С заднего сиденья хихикнули.

— На площадь-то не выезжай, — Колотов пальцем принялся разминать слегка затекшие ноги. — Тормозни на углу. Поглядим, зачем Гуляй сюда пожаловал.

— Он либо наглец, — подался с заднего сиденья Скворцов, — либо одурел, балбес, от самогона и прет неизвестно куда, дороги, понимаешь ли, не разбирая.

— Я думаю, он сдаваться идет, — серьезно заметил Зотов. — Пил, гулял, воровал. А вот утром сегодня проснулся, и так нехорошо ему стало, так муторно, ну просто невмоготу. Пошто же жизнь свою молодую поганю, подумал, пошто не живу как все, чисто, светло, на одну зарплату?
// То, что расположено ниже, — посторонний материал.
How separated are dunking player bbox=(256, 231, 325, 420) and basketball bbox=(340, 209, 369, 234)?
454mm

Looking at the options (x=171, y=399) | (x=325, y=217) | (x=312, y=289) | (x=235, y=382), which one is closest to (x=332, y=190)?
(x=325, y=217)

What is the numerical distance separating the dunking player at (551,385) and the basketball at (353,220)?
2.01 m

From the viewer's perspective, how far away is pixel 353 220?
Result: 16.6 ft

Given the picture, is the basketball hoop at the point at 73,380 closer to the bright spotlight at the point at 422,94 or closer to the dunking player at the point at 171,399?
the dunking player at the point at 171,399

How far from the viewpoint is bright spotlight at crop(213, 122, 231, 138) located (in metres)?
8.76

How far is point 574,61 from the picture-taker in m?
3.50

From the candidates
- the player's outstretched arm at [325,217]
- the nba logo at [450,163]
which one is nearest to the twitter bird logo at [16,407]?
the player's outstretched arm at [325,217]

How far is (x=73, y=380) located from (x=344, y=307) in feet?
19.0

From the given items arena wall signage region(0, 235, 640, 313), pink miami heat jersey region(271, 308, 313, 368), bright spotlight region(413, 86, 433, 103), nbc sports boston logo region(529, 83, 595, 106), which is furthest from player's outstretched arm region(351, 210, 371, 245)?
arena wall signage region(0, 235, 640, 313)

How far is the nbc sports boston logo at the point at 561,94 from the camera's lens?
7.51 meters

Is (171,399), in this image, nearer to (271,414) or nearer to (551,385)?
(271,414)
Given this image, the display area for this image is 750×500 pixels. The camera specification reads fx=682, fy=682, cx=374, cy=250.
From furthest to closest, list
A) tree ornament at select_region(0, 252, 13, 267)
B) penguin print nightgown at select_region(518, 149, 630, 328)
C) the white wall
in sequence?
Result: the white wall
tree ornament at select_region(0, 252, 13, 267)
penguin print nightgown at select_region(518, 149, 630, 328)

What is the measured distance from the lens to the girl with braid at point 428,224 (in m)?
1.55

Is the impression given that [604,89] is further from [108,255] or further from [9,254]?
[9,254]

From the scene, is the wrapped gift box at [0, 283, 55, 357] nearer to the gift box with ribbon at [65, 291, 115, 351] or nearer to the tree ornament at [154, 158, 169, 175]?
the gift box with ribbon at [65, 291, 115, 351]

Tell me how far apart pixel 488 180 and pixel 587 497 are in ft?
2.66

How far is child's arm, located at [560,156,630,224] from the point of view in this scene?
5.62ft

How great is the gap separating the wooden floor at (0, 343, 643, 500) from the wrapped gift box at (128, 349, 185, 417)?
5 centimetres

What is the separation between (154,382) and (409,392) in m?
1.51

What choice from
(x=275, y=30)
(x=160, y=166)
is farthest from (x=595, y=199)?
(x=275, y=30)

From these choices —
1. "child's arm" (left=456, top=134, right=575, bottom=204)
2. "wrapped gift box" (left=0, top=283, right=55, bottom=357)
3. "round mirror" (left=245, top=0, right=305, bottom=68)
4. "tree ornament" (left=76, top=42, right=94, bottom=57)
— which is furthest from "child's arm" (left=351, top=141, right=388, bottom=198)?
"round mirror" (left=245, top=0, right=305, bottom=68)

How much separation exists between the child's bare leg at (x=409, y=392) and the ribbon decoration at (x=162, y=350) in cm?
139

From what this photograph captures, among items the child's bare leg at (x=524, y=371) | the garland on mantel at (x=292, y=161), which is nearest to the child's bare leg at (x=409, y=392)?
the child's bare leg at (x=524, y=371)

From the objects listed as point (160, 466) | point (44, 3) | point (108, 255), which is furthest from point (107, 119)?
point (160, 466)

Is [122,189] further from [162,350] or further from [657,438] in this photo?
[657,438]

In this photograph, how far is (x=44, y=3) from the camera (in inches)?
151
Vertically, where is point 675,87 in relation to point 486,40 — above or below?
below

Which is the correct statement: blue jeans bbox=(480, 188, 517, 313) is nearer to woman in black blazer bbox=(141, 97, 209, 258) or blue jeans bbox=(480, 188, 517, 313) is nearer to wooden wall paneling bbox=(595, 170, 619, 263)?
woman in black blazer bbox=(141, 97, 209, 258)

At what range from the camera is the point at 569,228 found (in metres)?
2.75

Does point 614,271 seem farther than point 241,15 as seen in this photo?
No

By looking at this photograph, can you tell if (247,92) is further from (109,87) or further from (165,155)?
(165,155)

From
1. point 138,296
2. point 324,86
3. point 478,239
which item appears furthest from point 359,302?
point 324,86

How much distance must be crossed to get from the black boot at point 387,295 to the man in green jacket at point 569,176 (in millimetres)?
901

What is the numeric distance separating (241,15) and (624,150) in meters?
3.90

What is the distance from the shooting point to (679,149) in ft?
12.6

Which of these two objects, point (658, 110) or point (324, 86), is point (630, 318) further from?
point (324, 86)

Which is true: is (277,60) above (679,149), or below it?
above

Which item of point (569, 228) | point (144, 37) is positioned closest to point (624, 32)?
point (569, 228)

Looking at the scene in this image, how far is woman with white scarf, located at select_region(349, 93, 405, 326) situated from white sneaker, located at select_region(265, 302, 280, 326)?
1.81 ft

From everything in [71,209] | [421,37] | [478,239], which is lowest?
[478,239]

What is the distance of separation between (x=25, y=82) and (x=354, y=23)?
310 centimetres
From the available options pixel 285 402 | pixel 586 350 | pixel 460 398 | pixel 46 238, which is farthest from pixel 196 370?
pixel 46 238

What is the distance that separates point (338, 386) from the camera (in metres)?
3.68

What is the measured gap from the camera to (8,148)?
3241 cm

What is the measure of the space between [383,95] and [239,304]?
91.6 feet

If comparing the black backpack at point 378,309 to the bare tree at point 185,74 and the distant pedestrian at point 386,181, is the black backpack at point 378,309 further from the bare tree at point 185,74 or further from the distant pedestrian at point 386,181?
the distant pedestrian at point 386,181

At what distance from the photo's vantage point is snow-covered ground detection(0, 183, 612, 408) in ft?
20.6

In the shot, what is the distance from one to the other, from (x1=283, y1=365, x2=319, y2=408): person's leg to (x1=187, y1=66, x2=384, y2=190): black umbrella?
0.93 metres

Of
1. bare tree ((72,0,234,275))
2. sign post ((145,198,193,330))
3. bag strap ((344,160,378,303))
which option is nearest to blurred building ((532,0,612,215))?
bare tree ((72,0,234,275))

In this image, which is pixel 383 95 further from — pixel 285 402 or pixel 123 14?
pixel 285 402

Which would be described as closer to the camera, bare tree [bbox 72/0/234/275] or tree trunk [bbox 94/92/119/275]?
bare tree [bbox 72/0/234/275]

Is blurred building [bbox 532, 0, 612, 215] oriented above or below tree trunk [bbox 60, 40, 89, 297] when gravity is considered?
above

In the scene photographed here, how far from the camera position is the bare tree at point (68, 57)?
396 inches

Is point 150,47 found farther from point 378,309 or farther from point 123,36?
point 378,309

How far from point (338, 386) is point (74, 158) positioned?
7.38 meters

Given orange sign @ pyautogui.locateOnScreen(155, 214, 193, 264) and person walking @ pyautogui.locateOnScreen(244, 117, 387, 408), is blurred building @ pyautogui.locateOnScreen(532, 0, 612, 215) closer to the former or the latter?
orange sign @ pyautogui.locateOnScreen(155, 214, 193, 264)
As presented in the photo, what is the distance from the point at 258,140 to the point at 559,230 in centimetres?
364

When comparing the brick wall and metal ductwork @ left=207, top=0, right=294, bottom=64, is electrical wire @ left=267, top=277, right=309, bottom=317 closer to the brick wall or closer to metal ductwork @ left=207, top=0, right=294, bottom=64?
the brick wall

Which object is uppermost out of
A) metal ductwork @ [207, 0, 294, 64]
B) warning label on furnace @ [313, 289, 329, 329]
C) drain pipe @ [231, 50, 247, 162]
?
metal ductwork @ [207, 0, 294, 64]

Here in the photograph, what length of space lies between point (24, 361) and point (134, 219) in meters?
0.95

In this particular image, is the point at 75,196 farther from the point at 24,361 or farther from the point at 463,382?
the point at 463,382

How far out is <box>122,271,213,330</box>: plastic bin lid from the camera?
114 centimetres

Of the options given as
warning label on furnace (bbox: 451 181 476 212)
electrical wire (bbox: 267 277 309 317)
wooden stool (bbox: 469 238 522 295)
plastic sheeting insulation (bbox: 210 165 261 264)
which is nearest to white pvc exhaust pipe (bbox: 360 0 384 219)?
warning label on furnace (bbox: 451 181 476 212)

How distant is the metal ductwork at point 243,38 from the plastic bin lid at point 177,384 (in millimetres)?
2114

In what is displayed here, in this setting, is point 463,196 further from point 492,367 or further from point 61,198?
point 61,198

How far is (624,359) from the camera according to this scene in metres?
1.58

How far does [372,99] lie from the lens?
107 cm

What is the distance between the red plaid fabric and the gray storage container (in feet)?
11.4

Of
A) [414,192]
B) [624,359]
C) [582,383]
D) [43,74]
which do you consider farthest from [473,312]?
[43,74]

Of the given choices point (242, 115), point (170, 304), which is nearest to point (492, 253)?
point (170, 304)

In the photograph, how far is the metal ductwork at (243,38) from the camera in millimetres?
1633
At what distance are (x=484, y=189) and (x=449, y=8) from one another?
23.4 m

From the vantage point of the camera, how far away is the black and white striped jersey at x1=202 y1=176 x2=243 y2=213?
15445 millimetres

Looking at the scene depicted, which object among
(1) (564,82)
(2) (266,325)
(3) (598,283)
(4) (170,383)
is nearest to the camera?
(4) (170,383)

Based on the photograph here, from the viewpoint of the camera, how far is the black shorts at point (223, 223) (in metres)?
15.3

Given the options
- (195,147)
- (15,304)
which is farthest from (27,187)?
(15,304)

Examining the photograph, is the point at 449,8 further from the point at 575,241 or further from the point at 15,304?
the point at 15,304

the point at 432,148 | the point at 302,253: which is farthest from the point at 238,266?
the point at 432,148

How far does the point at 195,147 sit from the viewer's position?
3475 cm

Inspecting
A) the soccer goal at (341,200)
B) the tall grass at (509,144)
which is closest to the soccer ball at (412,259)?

Расплакался, надел штаны «вареные», итальянские, «Феруччи», и пошел сдаваться.

— Не, — отозвался Лаптев. — Он дразнится. Засек, что его ведут, понял, что все, кранты, не деться никуда, и фасонит теперь, изгаляется. Ща потопчется возле управления и в прокуратуру нас потащит, а потом в филармонию Шульберта слушать, и будет там какой-нибудь пиликалка два часа нам уши чистить. Мы уснем, а он скок и был таков…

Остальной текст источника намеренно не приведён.